**To do**. Locate the line that contains "class: Reptilia". Copy it and every following line through the end of the records, exactly, and include nothing else.

**Source data**.
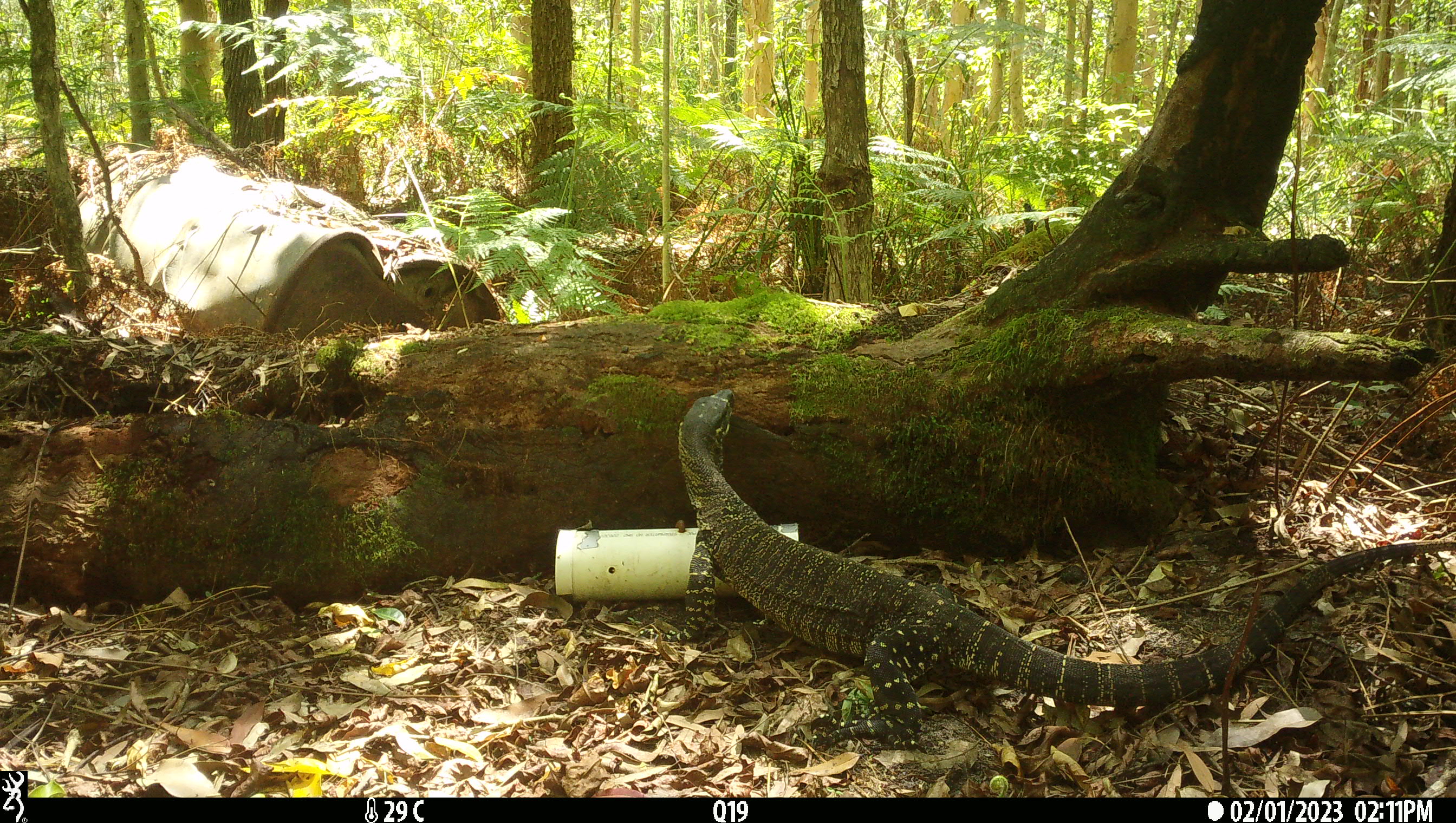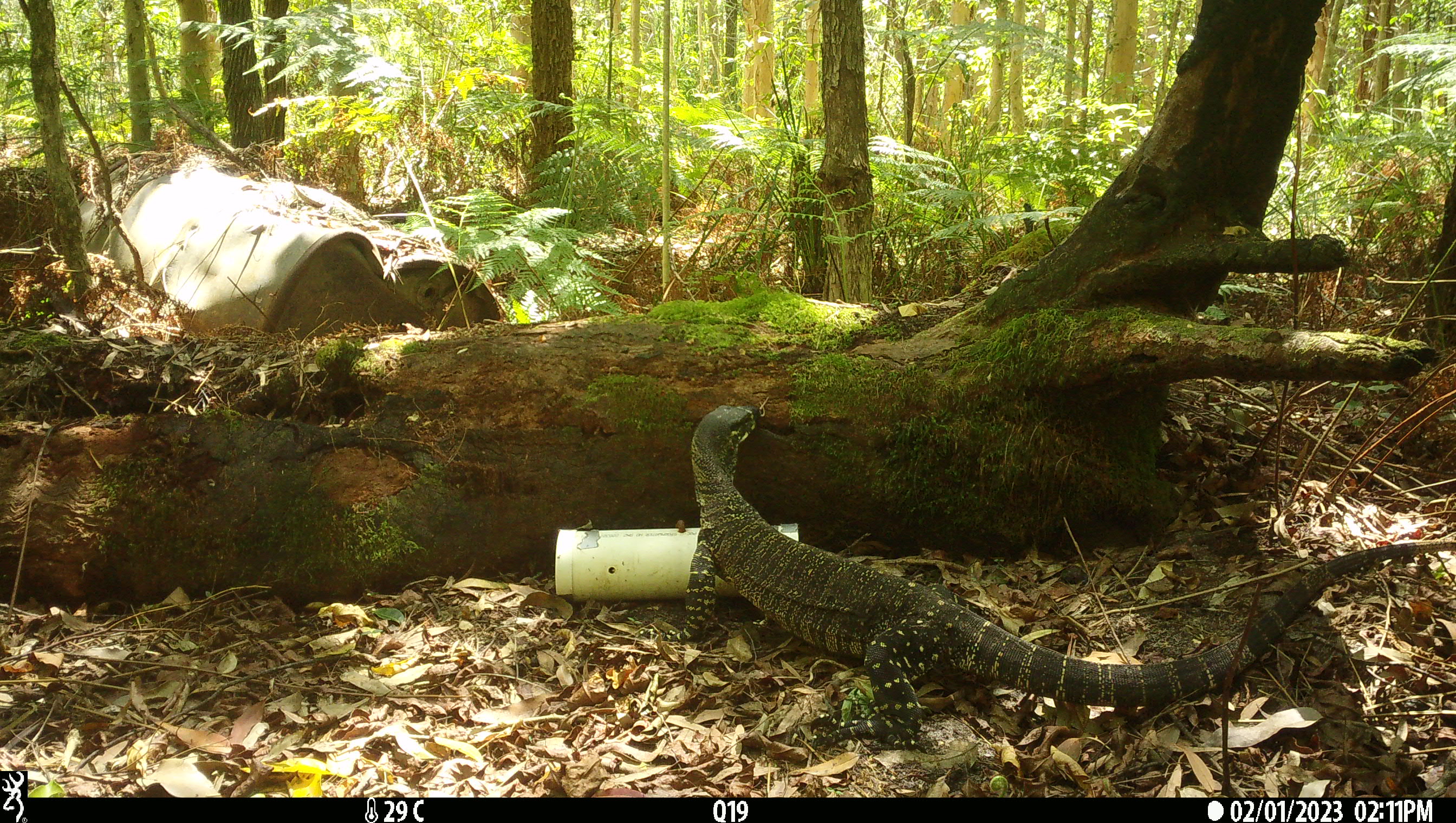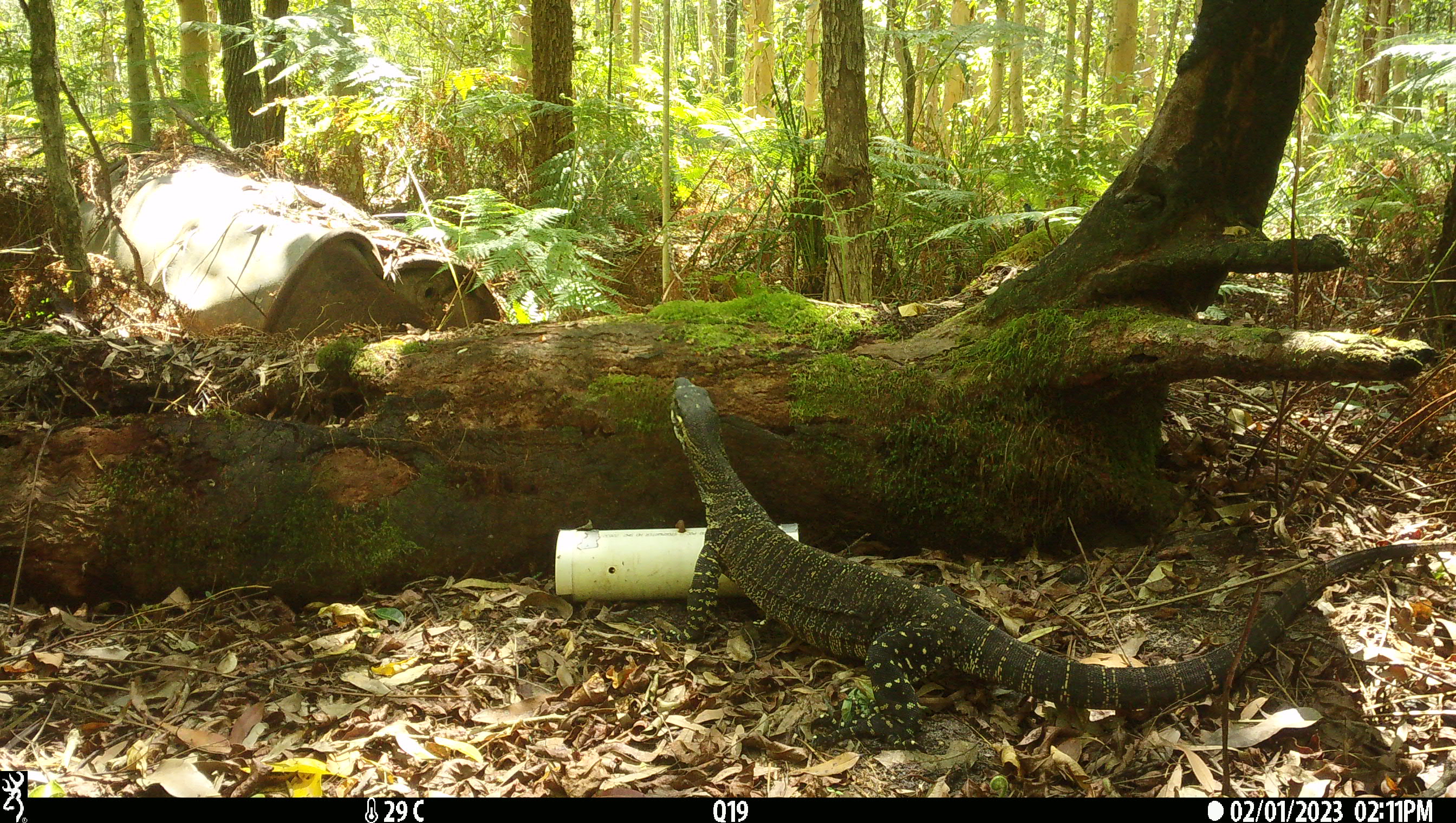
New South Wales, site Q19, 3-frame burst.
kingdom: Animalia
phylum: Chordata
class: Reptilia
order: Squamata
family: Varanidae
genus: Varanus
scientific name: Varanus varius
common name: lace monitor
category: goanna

**Task answer**.
class: Reptilia
order: Squamata
family: Varanidae
genus: Varanus
scientific name: Varanus varius
common name: lace monitor
category: goanna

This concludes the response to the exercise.